No robust way to map requests to modified page elements

[wtwhite]

The problem

There is in principle no robust way to map programmatic HTTP requests or responses (XMLHttpRequest and fetch() calls) to modified HTML page elements without performing full-scale taint analysis, which is much too heavy (and maybe impossible). For example:

1. Client: JavaScript code requests GET /first/url via XMLHttpRequest
2.       Server: Sends the /first/url response
3. Client: JavaScript code requests GET /second/url via XMLHttpRequest
4.       Server: Sends the /second/url response
5. Client: Waits 5 seconds
6. Client: Updates a <div> element with data from the /second/url response
7. Client: Waits another 5 seconds
8. Client: Updates a different <div> element with data from the /first/url response

A browser extension (or in general, any JavaScript code that the existing site's JavaScript does not have a dependency on) has no way to determine that the update in step 6 came from /second/url, while the update in step 8 came from /first/url.

Existing code attempts to solve this by either:

• Scanning JavaScript source code for calls to new XMLHttpRequest and getElementById():
  • But (as acknowledged in the README) this makes many strong assumptions (e.g., inline JavaScript; modification follows a call to getElementById() (rather than, e.g., querySelector()); the modified element appears as a string literal in this call) that can lead to both false positives and false negatives.
• Tracking the most recent DOM mutation through a MutationObserver:
  • But this attaches provenance header data to the HTML element identified by originalMutation at the time the server request completes, which is necessarily before any HTML mutation that depends on that response, meaning that the accesses to originalMutation in the linked code will in fact refer to some (irrelevant) previous mutation.

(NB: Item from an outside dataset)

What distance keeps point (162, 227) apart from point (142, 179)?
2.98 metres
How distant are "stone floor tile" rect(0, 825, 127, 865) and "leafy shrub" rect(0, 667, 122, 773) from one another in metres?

In particular, the first time the linked code runs, originalMutation will be undefined. Additionally, the code currently only tracks the most recently modified HTML element.

Solutions

Given that there is no ideal way to solve the problem, there are 2 possible ways forward:

1. Drop the requirement of showing which HTML elements were updated by a particular HTTP request, and just show, e.g., a small button that can be clicked to show a list of all HTTP responses resulting from the current page and having attached provenance data.
2. Attempt to map provenance-enriched HTTP responses to modified HTML elements in a more defensible, but still heuristic, way.

For now, to get something going, I'll go with option 1 -- something like this is needed in any case for handling non-JavaScript-initiated requests (e.g., full page loads). #5 (EDIT: originally given below) describes a straightforward approach that could be used to implement option 2 later.

[wtwhite]

Closing since #6 and #7 suffice to implement option 1 in a basic form.